You would have Telephone wire from the VRAD to the box in the neighbors yard, then telephone wire from there to your house. Coax would have been used from a iNID on the side of your house.

Newer homes have a ONT on the side, if they are FTTN. As for Coax vs telephone wiring argument, Coax has met its highest level that it can be used, so in turn, CATV providers have no further room for growth, due to the majority have expanded their systems to the highest means possible.

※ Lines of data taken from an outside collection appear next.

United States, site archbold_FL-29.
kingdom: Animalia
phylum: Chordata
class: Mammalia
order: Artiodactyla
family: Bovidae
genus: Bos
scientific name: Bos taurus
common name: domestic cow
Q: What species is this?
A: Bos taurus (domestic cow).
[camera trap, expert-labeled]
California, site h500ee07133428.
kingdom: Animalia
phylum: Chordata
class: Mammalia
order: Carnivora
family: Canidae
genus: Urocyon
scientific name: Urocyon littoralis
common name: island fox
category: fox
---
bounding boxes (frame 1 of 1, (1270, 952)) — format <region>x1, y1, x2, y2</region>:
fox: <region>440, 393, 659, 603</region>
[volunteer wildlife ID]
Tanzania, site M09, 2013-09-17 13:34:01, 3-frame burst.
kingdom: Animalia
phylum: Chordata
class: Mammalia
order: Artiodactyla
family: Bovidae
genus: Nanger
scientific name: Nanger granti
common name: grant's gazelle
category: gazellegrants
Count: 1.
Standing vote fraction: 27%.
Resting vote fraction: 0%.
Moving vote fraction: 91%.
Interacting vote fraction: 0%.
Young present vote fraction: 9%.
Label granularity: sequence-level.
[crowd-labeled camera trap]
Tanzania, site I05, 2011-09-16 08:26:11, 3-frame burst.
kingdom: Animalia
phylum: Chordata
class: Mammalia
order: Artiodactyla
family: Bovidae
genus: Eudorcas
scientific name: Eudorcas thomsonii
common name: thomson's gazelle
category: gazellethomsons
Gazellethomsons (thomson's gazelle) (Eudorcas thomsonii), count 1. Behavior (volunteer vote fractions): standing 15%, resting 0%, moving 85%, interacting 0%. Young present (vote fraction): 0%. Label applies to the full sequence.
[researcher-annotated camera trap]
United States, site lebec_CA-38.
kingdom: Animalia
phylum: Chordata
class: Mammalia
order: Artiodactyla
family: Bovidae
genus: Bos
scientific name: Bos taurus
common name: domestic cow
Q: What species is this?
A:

I have a newer house, and I know its coax from the box in the yard to my house, I saw it installed, I was hoping it was fiber to the house, so I was out there when he was setting it up. Again, more acronyms, ONT? I have something on the side...it may well be an ONT, if I knew what that was?
post #89 of 385
CATV providers run Coax from the curb to the house/structure. ATT uses Telephone wiring from the curb to the house, or as mentioned before, Fiber is ran from the curb to a ONT. ONT is short for "Optical Network Terminal".
post #90 of 385
Quote:
Originally Posted by PlanetAVS View Post

Sounds like it yes.
UVerse is a "new" fiber optic service that AT&T brought to market to deliver TV, internet, and phone service. It has nothing to do with the old "POTS", which only delivered phone and DSL internet service. You'll need to call AT&T to confirm if UVerse is even available in your area, as an alternative to POTS.
Yeah, I realized some was fiber to node. I didn't realize some was fiber to home or coax. If AT&T is running fiber or coax to new homes, then even if the resident subscribes only to POTS, it would require an expensive gateway, which doesn't seem cost effective. I guess they only offer those homes Uverse service.
Quote:
Originally Posted by chrisjmccord View Post

I can't speak for your area, I live in OKC, so you should probably call or go to a local AT&T store and ask.
Uverse came to my town a few years ago, but not my subdivision yet. I check in a couple of times a year for updates and keep an eye out for any new VRADs. My incoming phone line definitely isn't fiber or coax. The subdivision across the street from me has Uverse using the same existing 2-wire phone lines as POTS. Only the VRAD has a new fiber feed to it.

But I'm pretty happy with cable right now. Uverse would be a step down for me in content and quality at this point. A few years ago it would have been a great option for me because my local cable company sucked, and the sat providers had less HD channels and no HD GUI on their DVRs. Now the tables have turned. Sat has surpassed Uverse on HD content and improved their DVRs, and my cable company changed to SDV, vastly improving their HD lineup and picture quality. But if the price was right, I'd certainly give Uverse a try.